(Dataset extract begins)

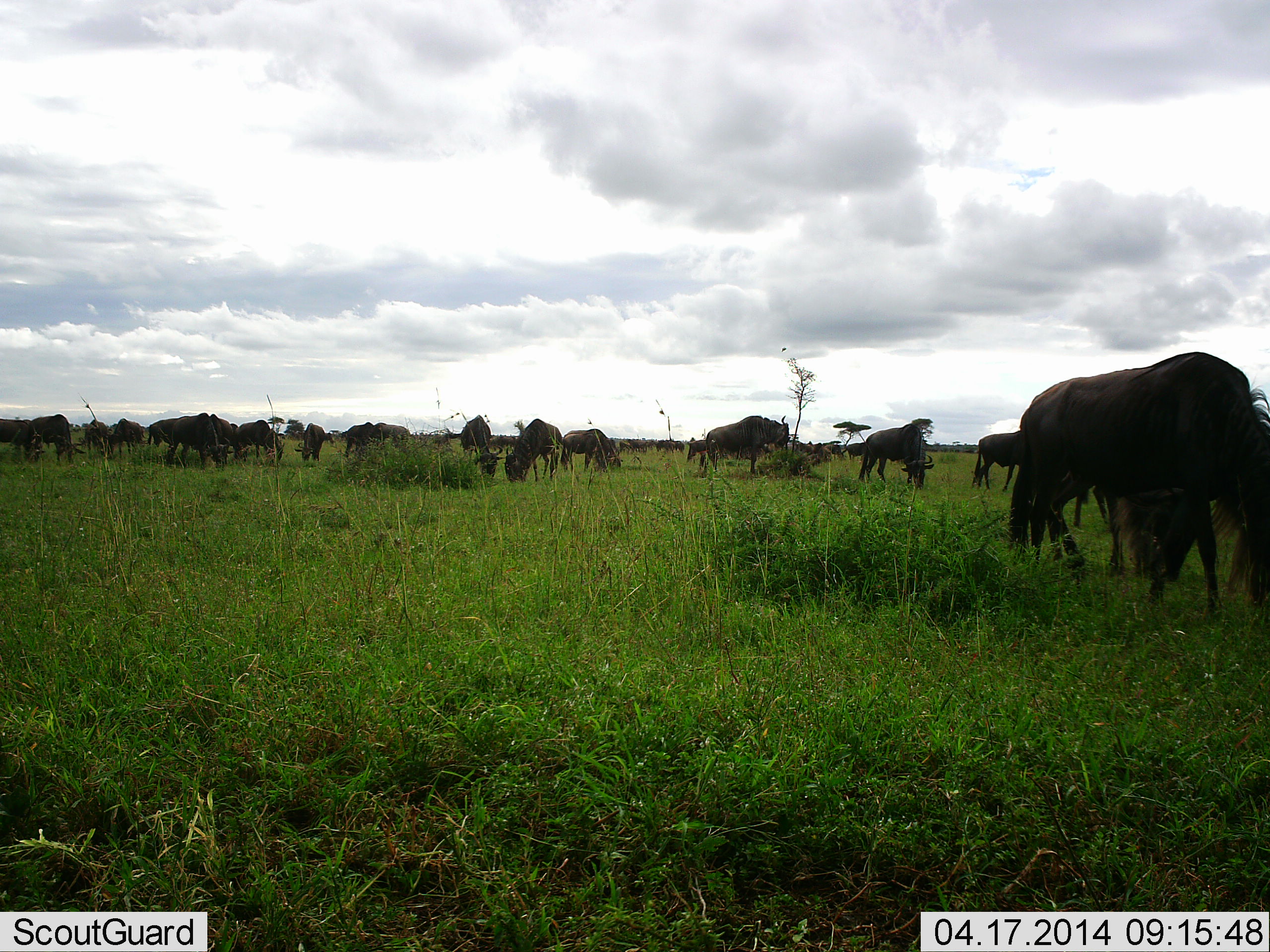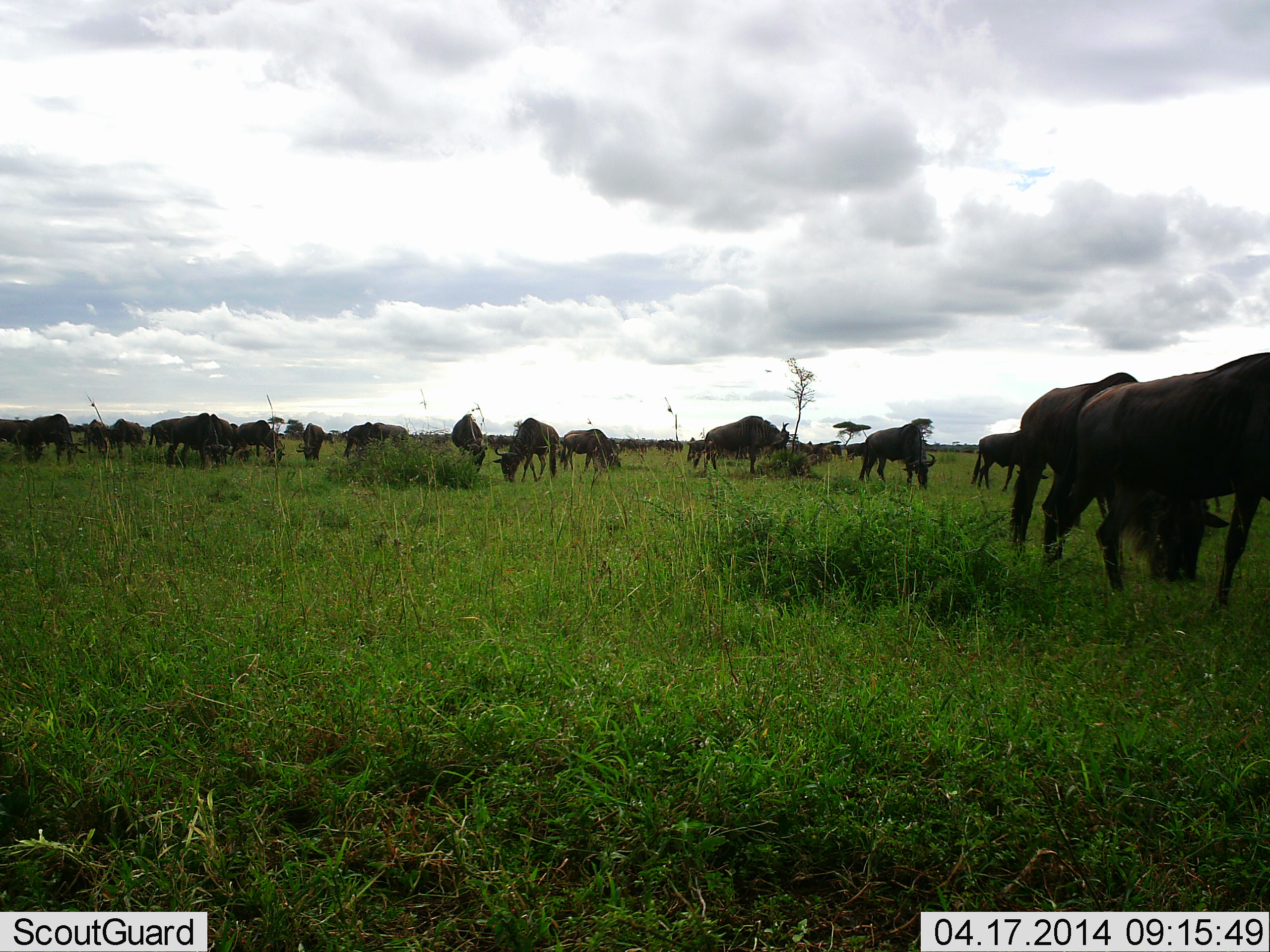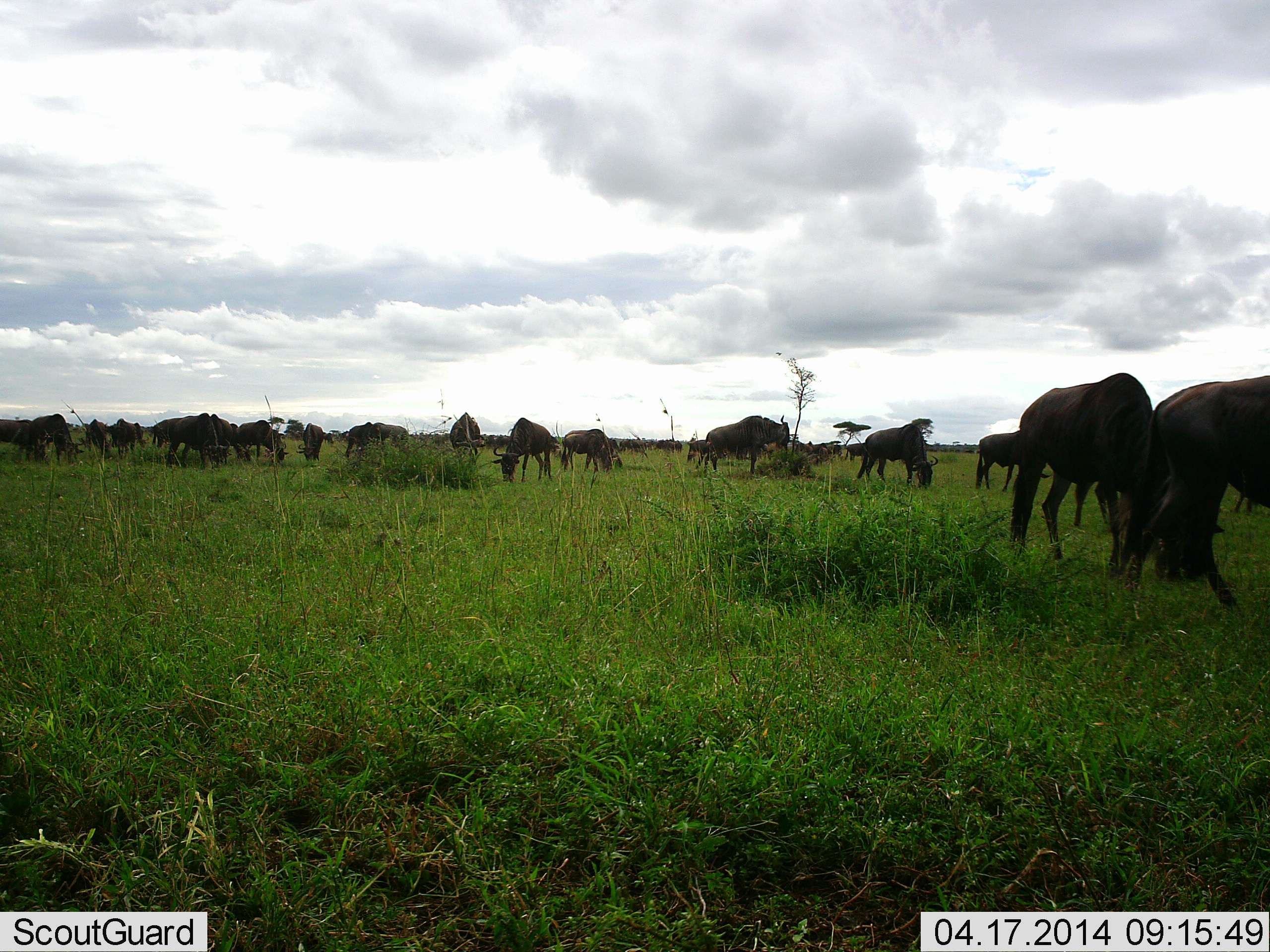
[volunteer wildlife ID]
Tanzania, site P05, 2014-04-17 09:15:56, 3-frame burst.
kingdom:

(Dataset extract ends)

_Prompt:_ Please output the full listing above exactly, minus any pictures.

_Response box:_
[volunteer wildlife ID]
Tanzania, site P05, 2014-04-17 09:15:56, 3-frame burst.
kingdom:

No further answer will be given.